README.md

# Myhtmlex

Bindings for lexborisov's [myhtml](https://github.com/lexborisov/myhtml).

* Available as a hex package: `{:myhtmlex, "~> 0.1.0"}`
* [Documentation](https://hexdocs.pm/myhtmlex/Myhtmlex.html)

## Example

    iex> Myhtmlex.decode("<h1>Hello world</h1>")
    {"html", [], [{"head", [], []}, {"body", [], [{"h1", [], ["Hello world"]}]}]}

## Thoughts

I need to a fast html-parsing library in Erlang/Elixir.
So falling back to c, and to myhtml especially, is a natural move.

But Erlang interoperability is a tricky mine-field.
This increase in parsing speed does not come for free.

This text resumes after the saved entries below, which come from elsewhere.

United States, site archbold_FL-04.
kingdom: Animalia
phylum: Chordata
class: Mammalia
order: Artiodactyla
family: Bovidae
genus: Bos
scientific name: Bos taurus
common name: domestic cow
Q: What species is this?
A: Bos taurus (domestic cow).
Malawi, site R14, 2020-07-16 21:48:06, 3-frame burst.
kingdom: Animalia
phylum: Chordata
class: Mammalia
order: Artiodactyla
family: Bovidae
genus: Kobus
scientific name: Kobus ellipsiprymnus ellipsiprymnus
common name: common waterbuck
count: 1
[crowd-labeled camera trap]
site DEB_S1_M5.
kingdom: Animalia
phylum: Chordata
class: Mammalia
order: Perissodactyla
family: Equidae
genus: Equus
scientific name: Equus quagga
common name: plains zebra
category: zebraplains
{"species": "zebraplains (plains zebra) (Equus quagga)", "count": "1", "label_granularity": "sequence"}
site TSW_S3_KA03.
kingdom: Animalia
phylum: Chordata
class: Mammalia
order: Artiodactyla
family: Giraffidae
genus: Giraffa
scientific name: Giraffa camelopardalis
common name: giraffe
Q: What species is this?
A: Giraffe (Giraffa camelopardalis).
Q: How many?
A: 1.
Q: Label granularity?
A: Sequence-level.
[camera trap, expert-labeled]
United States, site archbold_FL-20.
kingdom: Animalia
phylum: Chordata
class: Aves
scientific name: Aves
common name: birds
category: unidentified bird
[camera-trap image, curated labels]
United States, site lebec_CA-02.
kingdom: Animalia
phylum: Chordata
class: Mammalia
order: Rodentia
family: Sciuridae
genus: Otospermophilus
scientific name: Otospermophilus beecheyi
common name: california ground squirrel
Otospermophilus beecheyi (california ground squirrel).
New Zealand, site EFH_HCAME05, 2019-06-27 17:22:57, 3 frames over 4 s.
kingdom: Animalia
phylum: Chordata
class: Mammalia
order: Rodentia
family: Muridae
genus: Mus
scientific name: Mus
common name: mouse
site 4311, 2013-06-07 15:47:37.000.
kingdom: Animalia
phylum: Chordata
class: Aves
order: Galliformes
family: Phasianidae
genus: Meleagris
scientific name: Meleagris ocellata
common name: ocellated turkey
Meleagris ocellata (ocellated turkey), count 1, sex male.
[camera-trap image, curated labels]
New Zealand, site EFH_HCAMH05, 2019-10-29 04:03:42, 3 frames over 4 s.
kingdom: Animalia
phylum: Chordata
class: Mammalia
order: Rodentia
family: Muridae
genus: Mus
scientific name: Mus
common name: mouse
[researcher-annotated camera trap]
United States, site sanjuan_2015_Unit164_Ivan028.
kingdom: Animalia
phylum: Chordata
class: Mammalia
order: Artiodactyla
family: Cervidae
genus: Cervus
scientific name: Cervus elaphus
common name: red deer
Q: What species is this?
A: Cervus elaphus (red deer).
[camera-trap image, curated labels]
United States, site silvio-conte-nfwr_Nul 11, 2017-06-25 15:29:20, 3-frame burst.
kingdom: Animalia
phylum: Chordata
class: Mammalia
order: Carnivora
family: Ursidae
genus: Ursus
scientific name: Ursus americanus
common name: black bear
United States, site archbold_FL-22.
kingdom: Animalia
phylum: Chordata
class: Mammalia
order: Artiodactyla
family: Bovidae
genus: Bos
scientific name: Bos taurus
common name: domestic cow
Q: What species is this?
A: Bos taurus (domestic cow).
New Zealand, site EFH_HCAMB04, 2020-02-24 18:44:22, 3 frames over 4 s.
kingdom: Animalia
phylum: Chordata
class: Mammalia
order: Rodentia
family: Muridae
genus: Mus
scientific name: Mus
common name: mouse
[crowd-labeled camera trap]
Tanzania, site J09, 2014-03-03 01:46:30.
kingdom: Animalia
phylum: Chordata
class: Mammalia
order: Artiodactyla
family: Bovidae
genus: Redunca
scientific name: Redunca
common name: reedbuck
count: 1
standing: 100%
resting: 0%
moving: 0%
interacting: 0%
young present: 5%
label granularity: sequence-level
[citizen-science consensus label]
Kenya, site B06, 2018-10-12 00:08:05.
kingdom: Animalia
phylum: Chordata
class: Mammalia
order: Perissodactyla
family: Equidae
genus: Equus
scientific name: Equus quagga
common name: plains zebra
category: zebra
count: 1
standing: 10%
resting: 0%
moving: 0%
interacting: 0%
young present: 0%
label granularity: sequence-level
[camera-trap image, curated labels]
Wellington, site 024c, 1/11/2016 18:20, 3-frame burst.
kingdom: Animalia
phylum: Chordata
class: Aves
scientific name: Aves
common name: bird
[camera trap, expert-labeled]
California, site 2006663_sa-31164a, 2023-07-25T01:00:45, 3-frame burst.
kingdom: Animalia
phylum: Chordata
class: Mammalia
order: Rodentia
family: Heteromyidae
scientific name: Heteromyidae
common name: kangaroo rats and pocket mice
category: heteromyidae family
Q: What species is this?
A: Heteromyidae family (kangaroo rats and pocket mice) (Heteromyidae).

The current implementation can be considered a proof-of-concept.
The myhtml code is called as a dirty-nif and executed **inside the Erlang-VM**.
Thus completely giving up the safety of the Erlang-VM. I am not saying that myhtml is unsafe, but
the slightest Segfault brings down the whole Erlang-VM.
So, I consider this mode of operation unsafe, and **not recommended for production use**.

The other option, that I have on my roadmap, is to call into a C-Node.
A separate OS-process that receives calls from erlang and returns to the calling process.

Another option is to call into a Port driver.
A separate OS-process that communicates via stdin/stdout.

So to recap, I want a **fast** and **safe** html-parsing library for Erlang/Elixir.

Not quite there, yet.

## Development

* Please make sure you do `git submodule update` after a checkout/pull

## Status

Currently under development.

* [x] Parse a HTML-document into a tree
* [ ] Expose node-retrieval functions
* [ ] Investigate safety and calling options
  * [x] Call as dirty-nif
  * [x] Call as C-Node (check branch `c-node`)
  * [ ] Call as Port driver